▶ Selected passage
+===+
# The Weak Gravity Conjecture and Scalar Fields

**Authors:** Eran Palti

arXiv: 1705.04328 · 2017-09-13

## TL;DR

This paper generalizes the Weak Gravity Conjecture to include scalar fields, suggesting that particles exist with forces stronger than gravity, and explores implications for string theory and scalar field behavior.

## Contribution

It introduces a new formulation of the Weak Gravity Conjecture involving scalar forces and provides a proof relating scalar field distances to moduli in string compactifications.

## Key findings

- Scalar forces can dominate over gravity for certain particles.
- Mass of particles decreases exponentially with scalar field variation.
- Field distance in string compactifications grows at most logarithmically.
+===+
▶ Listed records

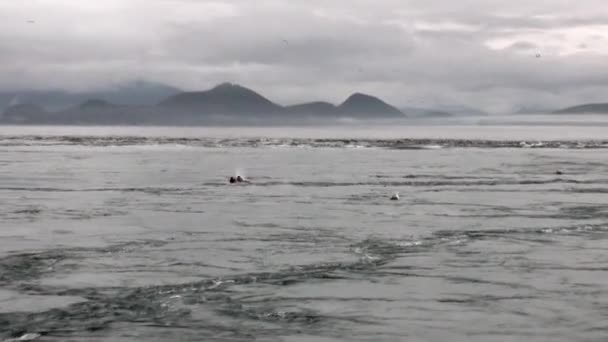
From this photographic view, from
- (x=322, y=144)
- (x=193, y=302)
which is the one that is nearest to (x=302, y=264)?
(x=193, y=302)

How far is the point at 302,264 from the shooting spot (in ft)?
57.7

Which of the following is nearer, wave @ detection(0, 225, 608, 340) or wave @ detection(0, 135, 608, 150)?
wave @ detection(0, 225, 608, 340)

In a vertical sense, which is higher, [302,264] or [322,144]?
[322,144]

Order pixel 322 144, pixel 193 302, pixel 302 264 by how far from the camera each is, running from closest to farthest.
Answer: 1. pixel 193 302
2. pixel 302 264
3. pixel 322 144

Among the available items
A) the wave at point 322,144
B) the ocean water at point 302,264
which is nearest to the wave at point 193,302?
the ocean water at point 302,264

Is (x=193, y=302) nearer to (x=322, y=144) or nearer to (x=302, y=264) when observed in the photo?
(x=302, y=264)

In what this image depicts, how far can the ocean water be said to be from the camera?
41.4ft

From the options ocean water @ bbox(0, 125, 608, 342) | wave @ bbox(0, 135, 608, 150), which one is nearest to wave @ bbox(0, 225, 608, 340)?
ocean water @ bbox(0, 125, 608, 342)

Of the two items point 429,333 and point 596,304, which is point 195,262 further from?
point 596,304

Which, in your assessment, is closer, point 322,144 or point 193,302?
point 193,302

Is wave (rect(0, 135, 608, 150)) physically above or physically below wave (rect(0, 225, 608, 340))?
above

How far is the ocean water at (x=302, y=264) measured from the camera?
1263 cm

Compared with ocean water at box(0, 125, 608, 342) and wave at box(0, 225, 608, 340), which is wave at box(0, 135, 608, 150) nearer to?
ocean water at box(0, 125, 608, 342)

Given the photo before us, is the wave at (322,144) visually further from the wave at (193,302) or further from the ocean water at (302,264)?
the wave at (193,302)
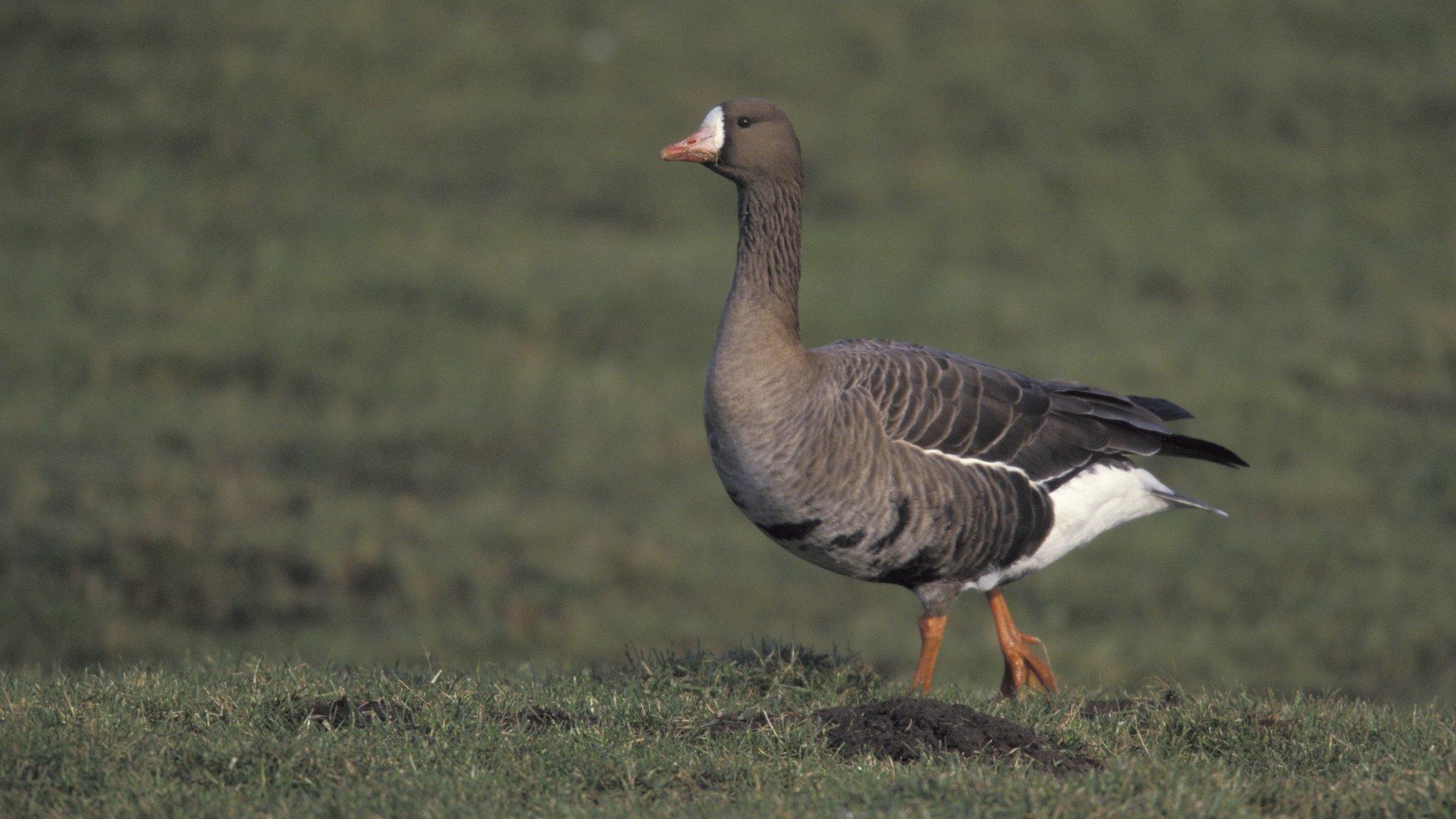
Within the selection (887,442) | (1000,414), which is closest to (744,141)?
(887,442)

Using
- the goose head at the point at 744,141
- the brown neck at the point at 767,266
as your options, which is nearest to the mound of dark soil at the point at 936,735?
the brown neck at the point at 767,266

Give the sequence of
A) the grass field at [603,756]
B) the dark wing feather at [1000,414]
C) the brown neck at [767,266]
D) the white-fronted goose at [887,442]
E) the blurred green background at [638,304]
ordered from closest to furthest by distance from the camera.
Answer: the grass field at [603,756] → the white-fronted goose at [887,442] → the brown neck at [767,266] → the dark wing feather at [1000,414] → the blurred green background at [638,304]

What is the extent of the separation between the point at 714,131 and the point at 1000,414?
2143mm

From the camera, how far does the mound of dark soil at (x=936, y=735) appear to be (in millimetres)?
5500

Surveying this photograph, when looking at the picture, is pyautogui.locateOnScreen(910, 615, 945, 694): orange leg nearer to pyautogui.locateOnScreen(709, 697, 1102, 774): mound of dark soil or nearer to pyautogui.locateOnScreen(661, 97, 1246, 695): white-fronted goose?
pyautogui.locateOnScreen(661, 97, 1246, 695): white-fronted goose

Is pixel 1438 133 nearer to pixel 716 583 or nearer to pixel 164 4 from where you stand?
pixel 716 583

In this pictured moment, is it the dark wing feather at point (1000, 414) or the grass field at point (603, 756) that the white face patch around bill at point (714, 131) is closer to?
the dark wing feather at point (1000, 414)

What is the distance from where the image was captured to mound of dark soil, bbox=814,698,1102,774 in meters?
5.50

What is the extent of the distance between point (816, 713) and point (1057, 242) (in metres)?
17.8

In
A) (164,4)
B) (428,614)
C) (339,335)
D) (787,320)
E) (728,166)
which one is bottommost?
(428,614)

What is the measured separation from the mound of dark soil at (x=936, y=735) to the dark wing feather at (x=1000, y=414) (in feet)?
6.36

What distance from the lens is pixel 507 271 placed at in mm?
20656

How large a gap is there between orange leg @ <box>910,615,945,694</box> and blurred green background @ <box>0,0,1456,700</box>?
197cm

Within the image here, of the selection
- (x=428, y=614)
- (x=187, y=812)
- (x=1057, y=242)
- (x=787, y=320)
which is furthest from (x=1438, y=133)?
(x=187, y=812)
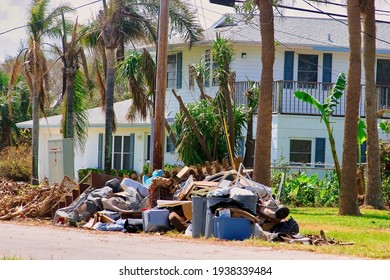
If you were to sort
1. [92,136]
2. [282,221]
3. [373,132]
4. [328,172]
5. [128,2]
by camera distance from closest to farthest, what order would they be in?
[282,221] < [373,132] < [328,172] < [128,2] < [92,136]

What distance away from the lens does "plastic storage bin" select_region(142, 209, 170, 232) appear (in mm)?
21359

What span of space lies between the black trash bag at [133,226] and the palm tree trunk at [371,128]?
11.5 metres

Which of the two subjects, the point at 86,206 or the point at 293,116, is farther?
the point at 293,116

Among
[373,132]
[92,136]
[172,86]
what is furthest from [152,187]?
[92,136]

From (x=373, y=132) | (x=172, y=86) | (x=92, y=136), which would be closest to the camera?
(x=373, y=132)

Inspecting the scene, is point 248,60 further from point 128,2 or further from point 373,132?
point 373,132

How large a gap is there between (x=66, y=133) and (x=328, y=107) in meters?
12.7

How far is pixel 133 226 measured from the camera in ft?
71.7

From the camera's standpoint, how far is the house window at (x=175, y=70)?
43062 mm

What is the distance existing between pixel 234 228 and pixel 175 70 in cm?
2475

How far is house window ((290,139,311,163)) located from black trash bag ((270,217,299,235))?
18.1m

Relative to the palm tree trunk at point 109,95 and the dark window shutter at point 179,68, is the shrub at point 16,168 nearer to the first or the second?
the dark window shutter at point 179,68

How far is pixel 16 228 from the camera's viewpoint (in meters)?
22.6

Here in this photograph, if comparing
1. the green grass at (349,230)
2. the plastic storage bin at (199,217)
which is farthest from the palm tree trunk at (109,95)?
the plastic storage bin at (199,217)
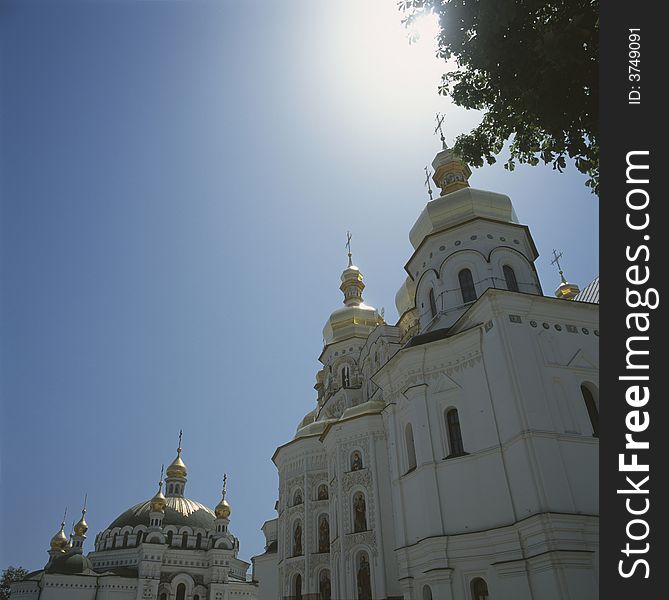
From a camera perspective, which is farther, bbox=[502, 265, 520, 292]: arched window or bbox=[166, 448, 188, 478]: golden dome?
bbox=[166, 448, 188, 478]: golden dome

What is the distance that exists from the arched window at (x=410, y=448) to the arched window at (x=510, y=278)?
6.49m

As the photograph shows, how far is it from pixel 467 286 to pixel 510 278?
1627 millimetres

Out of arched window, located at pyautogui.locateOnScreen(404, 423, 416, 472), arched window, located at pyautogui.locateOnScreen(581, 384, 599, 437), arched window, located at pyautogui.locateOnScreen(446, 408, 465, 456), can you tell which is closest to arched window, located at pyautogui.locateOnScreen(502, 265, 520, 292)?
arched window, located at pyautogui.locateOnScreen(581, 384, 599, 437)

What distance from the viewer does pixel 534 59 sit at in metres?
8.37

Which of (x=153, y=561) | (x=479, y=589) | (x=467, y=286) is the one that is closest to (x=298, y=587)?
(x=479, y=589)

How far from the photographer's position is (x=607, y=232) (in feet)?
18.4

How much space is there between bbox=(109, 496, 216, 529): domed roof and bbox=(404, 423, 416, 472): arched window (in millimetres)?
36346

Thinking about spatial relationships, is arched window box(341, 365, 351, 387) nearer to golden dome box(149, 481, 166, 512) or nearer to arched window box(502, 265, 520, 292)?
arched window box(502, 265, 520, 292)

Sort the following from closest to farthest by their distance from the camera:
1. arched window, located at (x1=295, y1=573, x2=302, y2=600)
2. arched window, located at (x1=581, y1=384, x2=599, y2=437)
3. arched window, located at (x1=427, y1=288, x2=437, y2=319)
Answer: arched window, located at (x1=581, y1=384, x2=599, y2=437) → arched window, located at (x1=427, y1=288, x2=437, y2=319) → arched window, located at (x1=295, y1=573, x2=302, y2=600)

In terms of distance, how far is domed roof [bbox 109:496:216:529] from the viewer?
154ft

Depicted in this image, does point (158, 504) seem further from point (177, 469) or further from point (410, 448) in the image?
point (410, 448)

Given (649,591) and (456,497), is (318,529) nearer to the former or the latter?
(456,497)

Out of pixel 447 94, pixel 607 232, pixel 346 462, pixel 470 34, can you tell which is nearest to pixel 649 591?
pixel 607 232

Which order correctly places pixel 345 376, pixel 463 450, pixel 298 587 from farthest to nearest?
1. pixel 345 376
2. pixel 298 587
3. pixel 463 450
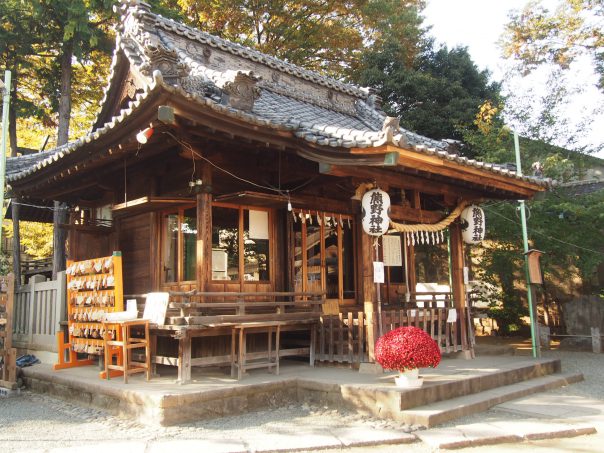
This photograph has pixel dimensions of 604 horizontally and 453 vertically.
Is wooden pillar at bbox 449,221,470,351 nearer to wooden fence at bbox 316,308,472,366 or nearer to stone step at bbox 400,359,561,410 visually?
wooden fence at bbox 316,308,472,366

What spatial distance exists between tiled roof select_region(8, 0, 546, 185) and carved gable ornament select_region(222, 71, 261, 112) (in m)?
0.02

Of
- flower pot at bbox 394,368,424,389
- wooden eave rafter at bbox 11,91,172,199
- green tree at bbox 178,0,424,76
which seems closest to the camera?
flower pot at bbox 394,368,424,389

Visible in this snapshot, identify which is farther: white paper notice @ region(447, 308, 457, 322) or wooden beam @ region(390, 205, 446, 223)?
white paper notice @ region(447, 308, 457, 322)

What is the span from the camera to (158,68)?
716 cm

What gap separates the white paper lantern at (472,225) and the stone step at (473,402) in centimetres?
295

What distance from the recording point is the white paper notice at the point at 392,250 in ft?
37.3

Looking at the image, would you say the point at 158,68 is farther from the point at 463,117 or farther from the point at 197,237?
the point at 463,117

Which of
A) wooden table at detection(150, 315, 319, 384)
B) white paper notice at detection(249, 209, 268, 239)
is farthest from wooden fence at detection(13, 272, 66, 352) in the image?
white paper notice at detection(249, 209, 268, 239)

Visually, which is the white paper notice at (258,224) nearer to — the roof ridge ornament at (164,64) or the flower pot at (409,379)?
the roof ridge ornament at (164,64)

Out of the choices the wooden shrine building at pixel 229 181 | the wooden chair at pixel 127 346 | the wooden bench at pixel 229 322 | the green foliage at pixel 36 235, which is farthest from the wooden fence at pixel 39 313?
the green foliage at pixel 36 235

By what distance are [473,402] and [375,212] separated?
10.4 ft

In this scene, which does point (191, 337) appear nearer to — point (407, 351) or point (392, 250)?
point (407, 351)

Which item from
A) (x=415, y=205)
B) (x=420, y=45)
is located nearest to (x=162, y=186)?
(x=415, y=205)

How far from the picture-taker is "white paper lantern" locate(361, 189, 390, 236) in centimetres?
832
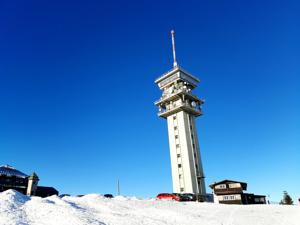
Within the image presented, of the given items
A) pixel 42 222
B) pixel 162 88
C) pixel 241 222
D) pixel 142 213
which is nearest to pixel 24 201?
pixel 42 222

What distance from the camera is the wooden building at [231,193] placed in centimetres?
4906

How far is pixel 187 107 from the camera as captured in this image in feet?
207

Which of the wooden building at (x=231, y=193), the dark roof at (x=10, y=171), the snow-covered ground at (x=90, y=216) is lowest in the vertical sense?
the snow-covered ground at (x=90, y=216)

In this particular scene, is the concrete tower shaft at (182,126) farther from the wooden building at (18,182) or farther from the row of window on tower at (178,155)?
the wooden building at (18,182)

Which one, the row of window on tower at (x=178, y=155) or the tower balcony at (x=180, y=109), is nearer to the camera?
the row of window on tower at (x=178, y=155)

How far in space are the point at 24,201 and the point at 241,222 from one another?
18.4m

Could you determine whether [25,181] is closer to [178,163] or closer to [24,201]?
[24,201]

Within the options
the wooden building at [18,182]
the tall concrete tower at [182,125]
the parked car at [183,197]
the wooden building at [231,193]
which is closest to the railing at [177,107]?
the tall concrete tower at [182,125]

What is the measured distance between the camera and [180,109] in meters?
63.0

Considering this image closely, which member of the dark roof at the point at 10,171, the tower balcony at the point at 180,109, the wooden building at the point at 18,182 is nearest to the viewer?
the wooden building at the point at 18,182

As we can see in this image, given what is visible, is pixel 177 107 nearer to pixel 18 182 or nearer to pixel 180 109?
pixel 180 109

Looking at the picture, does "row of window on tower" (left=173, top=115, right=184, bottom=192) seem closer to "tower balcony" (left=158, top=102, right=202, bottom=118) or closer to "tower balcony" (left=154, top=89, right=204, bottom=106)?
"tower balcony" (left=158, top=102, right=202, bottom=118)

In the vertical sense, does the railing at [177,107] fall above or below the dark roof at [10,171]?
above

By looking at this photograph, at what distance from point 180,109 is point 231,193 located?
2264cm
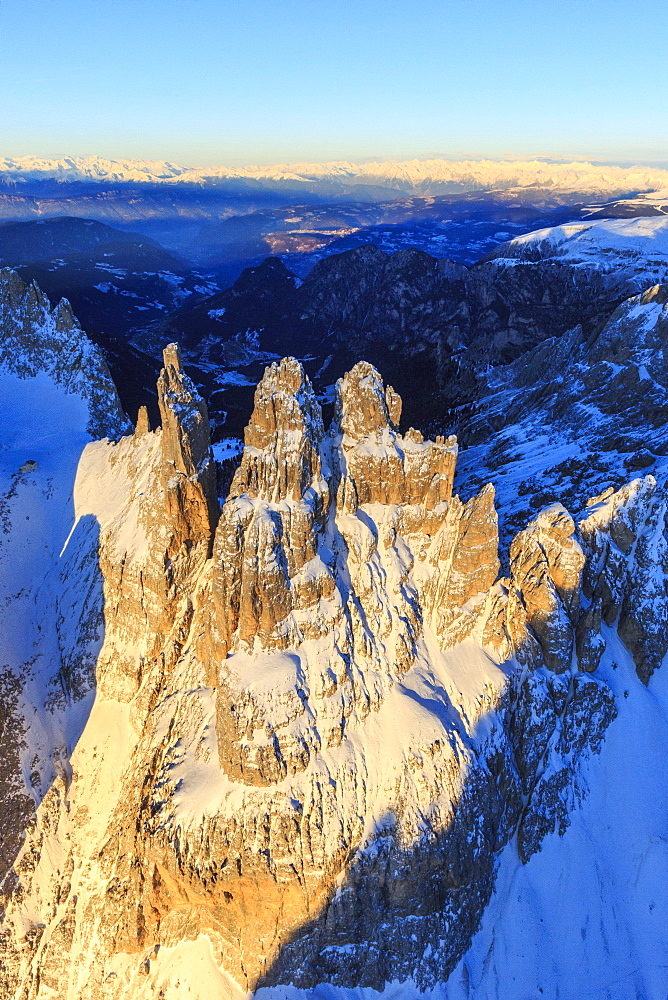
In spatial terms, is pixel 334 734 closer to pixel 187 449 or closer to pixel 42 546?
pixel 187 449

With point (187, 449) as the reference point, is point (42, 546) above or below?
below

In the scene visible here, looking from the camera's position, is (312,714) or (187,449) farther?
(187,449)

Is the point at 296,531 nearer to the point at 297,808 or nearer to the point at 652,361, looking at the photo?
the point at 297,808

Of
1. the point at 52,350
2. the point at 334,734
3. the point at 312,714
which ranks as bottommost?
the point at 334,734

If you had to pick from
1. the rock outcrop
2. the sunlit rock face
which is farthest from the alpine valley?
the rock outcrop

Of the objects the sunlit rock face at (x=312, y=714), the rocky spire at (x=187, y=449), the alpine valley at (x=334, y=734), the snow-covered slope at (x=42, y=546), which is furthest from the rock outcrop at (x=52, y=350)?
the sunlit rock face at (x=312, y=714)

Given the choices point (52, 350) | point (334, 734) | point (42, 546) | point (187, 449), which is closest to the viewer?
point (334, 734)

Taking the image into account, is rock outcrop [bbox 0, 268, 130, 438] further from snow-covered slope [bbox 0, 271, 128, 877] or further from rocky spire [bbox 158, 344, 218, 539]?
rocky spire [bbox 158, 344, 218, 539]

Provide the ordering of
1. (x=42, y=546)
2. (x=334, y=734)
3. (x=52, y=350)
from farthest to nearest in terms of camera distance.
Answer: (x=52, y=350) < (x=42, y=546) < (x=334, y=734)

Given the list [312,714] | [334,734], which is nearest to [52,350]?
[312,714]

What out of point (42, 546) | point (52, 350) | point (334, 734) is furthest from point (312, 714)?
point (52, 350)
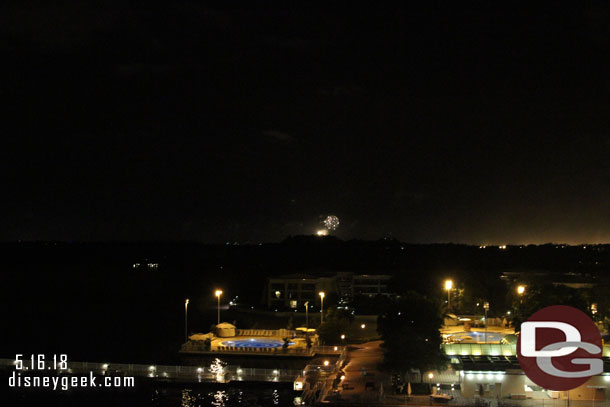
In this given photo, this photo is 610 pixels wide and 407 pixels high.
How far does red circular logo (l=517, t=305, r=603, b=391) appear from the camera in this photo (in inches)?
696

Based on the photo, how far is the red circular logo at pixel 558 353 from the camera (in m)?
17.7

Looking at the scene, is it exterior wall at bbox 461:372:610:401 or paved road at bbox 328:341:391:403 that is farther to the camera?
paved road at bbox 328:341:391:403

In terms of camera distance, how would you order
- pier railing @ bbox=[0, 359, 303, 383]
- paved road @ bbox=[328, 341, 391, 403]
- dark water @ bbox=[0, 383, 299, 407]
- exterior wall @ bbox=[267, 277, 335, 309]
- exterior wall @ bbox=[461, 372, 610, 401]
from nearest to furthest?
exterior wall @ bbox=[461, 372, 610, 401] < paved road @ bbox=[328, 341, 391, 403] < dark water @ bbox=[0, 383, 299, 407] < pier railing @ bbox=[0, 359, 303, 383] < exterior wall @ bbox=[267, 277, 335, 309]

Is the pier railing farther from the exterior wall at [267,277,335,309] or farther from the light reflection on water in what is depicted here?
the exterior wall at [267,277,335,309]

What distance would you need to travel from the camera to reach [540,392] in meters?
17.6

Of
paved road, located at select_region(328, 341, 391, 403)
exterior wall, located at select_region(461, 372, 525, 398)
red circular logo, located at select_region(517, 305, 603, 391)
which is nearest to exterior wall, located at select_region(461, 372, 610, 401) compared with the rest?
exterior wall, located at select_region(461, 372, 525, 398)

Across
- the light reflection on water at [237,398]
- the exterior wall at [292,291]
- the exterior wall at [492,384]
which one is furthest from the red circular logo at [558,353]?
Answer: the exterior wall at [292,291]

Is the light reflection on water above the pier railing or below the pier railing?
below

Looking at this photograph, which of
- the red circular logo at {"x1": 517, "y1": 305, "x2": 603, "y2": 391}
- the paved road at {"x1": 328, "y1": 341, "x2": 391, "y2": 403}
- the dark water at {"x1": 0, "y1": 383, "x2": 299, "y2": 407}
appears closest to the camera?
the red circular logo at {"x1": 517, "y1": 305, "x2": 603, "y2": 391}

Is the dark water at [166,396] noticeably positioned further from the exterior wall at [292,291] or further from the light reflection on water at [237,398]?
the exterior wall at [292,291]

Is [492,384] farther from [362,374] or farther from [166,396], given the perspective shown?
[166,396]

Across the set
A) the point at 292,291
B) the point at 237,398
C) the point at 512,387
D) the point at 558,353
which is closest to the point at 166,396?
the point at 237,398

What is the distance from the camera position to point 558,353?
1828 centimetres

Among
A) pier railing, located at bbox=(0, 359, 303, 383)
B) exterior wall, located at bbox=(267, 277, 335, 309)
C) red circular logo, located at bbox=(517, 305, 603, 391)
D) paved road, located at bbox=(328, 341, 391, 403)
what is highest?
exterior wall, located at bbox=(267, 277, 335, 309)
+===+
▶ Tasks
• a. In the weak gravity conjecture summary, how does the mass of particles change as the scalar field varies?
• b. Please say whether each statement agrees with the weak gravity conjecture summary, giving yes or no and quoting the deciding words: (i) the paper extends the Weak Gravity Conjecture to cover scalar fields; (ii) field distance in string compactifications grows at least exponentially; (iii) gravity outweighs scalar forces for every particle.

▶ Final answers
• a. It decreases exponentially with scalar field variation.

• b.
(i) Yes: "generalizes the Weak Gravity Conjecture to include scalar fields"
(ii) No: "Field distance in string compactifications grows at most logarithmically."
(iii) No: "Scalar forces can dominate over gravity for certain particles."